▸ Extrait du document
———

ARTICLE 14 quater (nouveau) (Art. 167 bis du code général des impôts et art. 171-0 A [nouveau] du livre des procédures fiscales) : Adaptation du dispositif d'exit tax

Commentaire : le présent article vise à modifier le régime de l' exit tax afin de tirer les conséquences de la réforme de l'imposition des plus-values mobilières des particuliers proposée dans le cadre du projet de loi de finances pour 2013. A ce titre, il propose d'adapter les modalités de calcul de l'impôt et des garanties à constituer pour bénéficier d'un sursis de paiement. Par ailleurs, il prévoit de reprendre le renforcement de l'abattement pour durée de détention et le maintien d'un taux d'imposition forfaitaire pour les créateurs d'entreprises. Enfin, il vise à instituer un délai de reprise spécifique applicable à l' exit tax .

I. LE DROIT EXISTANT

A. LE PRINCIPE DE L'EXIT TAX

La loi du 29 juillet 2011 de finances rectificative pour 2011 139 ( * ) a institué, à l'article 167 bis du code général des impôts (CGI), une imposition des plus-values latentes lors du transfert par les contribuables de leur domicile fiscal hors de France , aussi appelée exit tax . Il s'agit d'un dispositif ayant pour finalité de lutter contre l'évasion fiscale .

A cet égard, il s'applique aux contribuables procédant au transfert de leur domicile fiscal hors de France 140 ( * ) , sur la base des plus-values latentes constatées lors de ce transfert, à deux types d'impositions : l' impôt sur le revenu et les prélèvements sociaux 141 ( * ) .

De ce fait, les plus-values latentes sont tout à la fois imposées au taux prévu au 2 de l'article 200 A du CGI au titre de l'impôt sur le revenu soit, à ce jour, 19 % et aux taux additionnés des prélèvements sociaux, à savoir 15,5 % pour l'année 2012. Le taux global d'imposition au titre de l' exit tax est donc de 34,5 % .

Toutefois, il est nécessaire d'indiquer que l' article 6 du projet de loi de finances pour 2013 , actuellement en cours d'examen par le Parlement, propose d'imposer au barème progressif de l'impôt sur le revenu les plus-values mobilières des particuliers. Aussi prévoit-il également de modifier l'article 167 bis du CGI de manière à appliquer également le barème dans le cadre de l' exit tax . Dès lors, le montant de cette imposition serait égal à la différence entre, d'une part, ce qu'aurait rapporté l'impôt sur le revenu calculé sur tous les revenus taxables en intégrant les plus-values latentes et, d'autre part, l'impôt sur le revenu réellement dû (nouveau II bis de l'article 167 bis précité).

———

▸ Travail demandé
1. Selon l'extrait sur l'exit tax, quel est le taux global d'imposition au titre de ce dispositif ?
2. Relevez l'ensemble des taux exprimés en pourcentage qui figurent dans l'extrait sur l'exit tax.
3. Reprenez le texte sur l'exit tax à partir de sa dernière phrase et poursuivez-le.

———

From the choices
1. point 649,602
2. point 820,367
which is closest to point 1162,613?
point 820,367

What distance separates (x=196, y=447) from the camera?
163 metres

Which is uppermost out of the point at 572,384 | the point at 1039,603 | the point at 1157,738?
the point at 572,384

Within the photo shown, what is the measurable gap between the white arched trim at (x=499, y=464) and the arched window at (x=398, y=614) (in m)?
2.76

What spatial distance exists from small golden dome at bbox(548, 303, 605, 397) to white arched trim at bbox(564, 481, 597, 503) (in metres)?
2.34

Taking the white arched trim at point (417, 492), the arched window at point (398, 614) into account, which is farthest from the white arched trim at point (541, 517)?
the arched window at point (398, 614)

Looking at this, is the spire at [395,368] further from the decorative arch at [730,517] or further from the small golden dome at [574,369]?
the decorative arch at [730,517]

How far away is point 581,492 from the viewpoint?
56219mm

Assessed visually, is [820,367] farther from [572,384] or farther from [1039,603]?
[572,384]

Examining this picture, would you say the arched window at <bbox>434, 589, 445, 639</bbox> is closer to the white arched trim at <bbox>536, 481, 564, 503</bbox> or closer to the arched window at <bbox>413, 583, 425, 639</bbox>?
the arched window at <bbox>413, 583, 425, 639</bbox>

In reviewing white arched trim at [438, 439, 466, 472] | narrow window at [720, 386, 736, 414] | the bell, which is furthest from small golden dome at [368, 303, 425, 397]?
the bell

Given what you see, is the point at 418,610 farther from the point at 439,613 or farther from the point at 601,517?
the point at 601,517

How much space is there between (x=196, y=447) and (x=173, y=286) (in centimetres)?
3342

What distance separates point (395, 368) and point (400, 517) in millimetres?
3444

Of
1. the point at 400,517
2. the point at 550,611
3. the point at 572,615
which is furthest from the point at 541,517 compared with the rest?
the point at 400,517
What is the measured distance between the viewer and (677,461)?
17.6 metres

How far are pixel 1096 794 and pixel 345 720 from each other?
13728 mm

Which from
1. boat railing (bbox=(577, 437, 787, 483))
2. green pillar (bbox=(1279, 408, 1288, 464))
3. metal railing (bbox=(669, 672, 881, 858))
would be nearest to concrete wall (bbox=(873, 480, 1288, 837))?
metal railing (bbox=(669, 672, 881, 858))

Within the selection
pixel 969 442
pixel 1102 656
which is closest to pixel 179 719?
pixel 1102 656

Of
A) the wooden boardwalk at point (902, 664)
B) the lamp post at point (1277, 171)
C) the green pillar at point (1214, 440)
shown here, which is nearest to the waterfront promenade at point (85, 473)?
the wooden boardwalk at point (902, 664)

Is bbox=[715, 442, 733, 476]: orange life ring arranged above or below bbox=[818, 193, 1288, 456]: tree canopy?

———

▸ Résultats par consigne
1. Le taux global d'imposition au titre de l'exit tax est de 34,5 %.

2. 19 %, 15,5 %, 34,5 %

3.
Dans la mesure où l' exit tax vise exclusivement à lutter contre l'évasion fiscale, les contribuables transférant leur domicile fiscal hors de France peuvent ne pas avoir à s'acquitter immédiatement de cette imposition. En effet, les contribuables établissant leur domicile dans un Etat membre de l'Union européenne bénéficient d'office d'un sursis de paiement ; ce dernier peut également être accordé aux contribuables s'installant dans un pays tiers à la condition notamment qu'ils constituent des garanties propres à assurer le recouvrement de la créance du Trésor 142 ( * ) . Toutefois, ce sursis tombe si, dans un délai de huit ans à compter du transfert, le contribuable réalise ses plus-values , par exemple, en vendant les valeurs mobilières qui entrent dans l'assiette de la taxe 143 ( * ) .

B. L'ASSIETTE DE L'EXIT TAX

Initialement, l'article 167 bis du CGI prévoyait que l' exit tax était assise sur les plus-values latentes constatées, au moment du transfert du domicile hors de France, sur les droits sociaux ou valeurs mobilières détenues dans les sociétés passibles de l'impôt sur les sociétés ou d'un impôt équivalent dans lesquelles l'ensemble des membres du foyer fiscal du contribuable disposent d'une participation directe ou indirecte aux bénéfices sociaux d'au moins 1 % ou dont la valeur excède 1,3 million d'euros lors de ce transfert .

Par conséquent, l'imposition des plus-values latentes ne concernait que les lignes de titres représentant une participation dans une société supérieure à 1 % ou à 1,3 million d'euros en valeur.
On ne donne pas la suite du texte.